To understand where all the vibrancy has gone from the dismal Adnams’ Let’s Talk Beer advertising campaign for 2011, we must first ask, why was it’s predecessor, the brilliant 2003 Beer from the Coast campaign, so successful?
Beer writer of the year 2009, Pete Brown, explained his thoughts on the success of the 2003 campaign: “At the time it launched, ‘provenance’ was a big buzz word in beer advertising. We drink Fosters lager because it’s Australian, Stella because it’s, um, ‘European’, Corona because it’s from somewhere sunny, and so on. Every big ad agency I worked with believed you couldn’t ‘do’ English provenance effectively, because ours was a country that no one aspired to, that no one yearned for or wanted to be closer to. Adnams proved that if you take it down to a regional level, that’s not true. This campaign captured a neverland, a timeless ideal of the English coast that spoke to the hearts of people who grew up here.”
As one of the people who grew up there, I cannot agree more. I have the postcard above (featuring the locally known avocet) on my wall as art. It was the series of beer mats produced for this campaign (a selection of which from my personal collection can be seen above) which prompted me to begin collecting breweriana. Artwork by illustrator Chris Wormell , with the simple lines of his lino cuts, cleverly hearkens to an inner desire in all of us for a more simple life by the sea.
The Beer From the Coast campaign coincided neatly with a huge investment from Adnams (to the tune of £ 5,700,000) in their eco-friendly distribution centre just outside Southwold (see image above and note the plants on the roof). A recipient of the David Alsop Sustainability, the distribution centre has been a huge success, and a big part of the ethos of the company. Sustainability is obviously of vast importance to them, a point they hammered home with the release of their carbon neutral beer, East Green. The press ad for East Green can be seen below, it won the ANNA GrandPrix award and an interesting little detail- the illustrator’s fee was re-negotiated from £5,000 to £2,500.

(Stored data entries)
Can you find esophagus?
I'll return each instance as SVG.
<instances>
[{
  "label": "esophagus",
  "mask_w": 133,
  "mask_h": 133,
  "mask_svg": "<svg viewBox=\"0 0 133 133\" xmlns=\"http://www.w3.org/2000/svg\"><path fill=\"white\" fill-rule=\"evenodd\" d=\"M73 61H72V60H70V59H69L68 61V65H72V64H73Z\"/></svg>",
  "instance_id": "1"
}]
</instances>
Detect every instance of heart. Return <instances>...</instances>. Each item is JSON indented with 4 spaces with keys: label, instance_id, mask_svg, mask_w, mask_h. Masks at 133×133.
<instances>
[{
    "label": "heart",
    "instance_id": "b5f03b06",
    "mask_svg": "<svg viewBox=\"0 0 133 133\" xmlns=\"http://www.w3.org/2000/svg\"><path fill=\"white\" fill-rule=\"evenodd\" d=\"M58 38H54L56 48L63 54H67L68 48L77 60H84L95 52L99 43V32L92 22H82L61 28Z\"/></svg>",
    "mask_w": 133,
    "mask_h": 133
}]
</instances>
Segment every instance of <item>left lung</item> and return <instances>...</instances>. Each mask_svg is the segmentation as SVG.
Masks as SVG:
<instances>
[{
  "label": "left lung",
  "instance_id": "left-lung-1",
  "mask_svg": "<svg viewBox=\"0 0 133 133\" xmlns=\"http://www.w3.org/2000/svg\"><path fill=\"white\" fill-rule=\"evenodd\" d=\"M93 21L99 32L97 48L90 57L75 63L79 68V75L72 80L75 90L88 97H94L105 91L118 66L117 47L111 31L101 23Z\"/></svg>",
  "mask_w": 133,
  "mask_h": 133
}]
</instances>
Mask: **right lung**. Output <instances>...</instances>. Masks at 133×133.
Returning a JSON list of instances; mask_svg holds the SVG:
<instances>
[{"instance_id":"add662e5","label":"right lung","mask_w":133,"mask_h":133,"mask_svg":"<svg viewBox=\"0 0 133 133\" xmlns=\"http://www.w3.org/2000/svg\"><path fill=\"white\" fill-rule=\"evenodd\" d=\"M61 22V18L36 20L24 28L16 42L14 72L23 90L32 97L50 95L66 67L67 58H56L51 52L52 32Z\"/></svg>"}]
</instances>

WRITTEN REQUEST:
Continue the piece on the Adnams beer advertising campaigns, picking up right after its final sentence.

OUTPUT OF THE TASK:
Adnams has seen rapid proliferation in the years since Beer from the Coast was launched, expanding into boutique hotels, spirits and liqueurs (quite excited about sampling their new limoncello) and kitchenware, holding a current total of 10 stores. With a flurry of recent awards including Good Beer Guide‘s Brewery of the Year 2011, San Francisco World Spirits Competition Gold Award for Adnams Longshore Vodka, and Best Small Hotel by the Tourism in Suffolk Awards for the Crown Hotel in Southwold, its easy to see that Adnams have many new projects to promote and be proud of.
As a result of all this new activity Adnams saw fit to commission a new campaign, Let’s Talk Beer, which launched in February of this year. According to Adnams PR Representative Emma Hibbert, the new campaign, “gives the brand a voice and tells Adnams’ stories through sketched posters and doodle-inspired beer mats.” When I first heard that Adnams would be putting out a new marketing campaign I was initially concerned, after all this was my local brewery, with a beloved and inspiring look which had inspired me to collect beermats- could they possibly continue to delight? As though to allay my fears they announced that (intelligently) they would again be partnering with Dave Dye at DHM, the Soho based communications agency which had engineered the 2003 campaign that we know and love so much.
It was therefore with great anticipation that I went online to see the initial images that would be trumpeting the new campaign:
Hmmm… What to say about it? Whilst its clear that it was time to update the marketing materials to highlight the company’s increasingly environmentally conscious image and progressive new interests, was is also necessary to make it so drab, so dismal and so heartrendingly cheap-looking? Don’t get me wrong, I love the pithy, conversational style- it encapsulates the Suffolk way of life. I understand the direction that DHM was trying to take the company, as explained in their Adnams Case Study, ” Britain feels like a cynical, jaded place… Adnams has a philosophy that is optimistic and can-do… Drink Positive, Think Positive, live Positive.”
So what is my problem? Its the overall presentation. The images fail in a major way to please the eye. The font is bland and clashes with the gentle Adnams font. And DHM have completely abandoned the idyllic and distinctive Suffolk scenes which were so integral to the feeling of the brand. In fact, DHM went so far as to identify those, ‘seaside postcard’ scenes as a, “major drawback,” that they needed to address in the Let’s Talk Beer version. They felt that the images, ” implied unchanging tradition when Adnams had blossomed into a highly progressive, energetic and experimental company.” This is where I feel that DHM has failed Adnams in an almost unforgivable manner.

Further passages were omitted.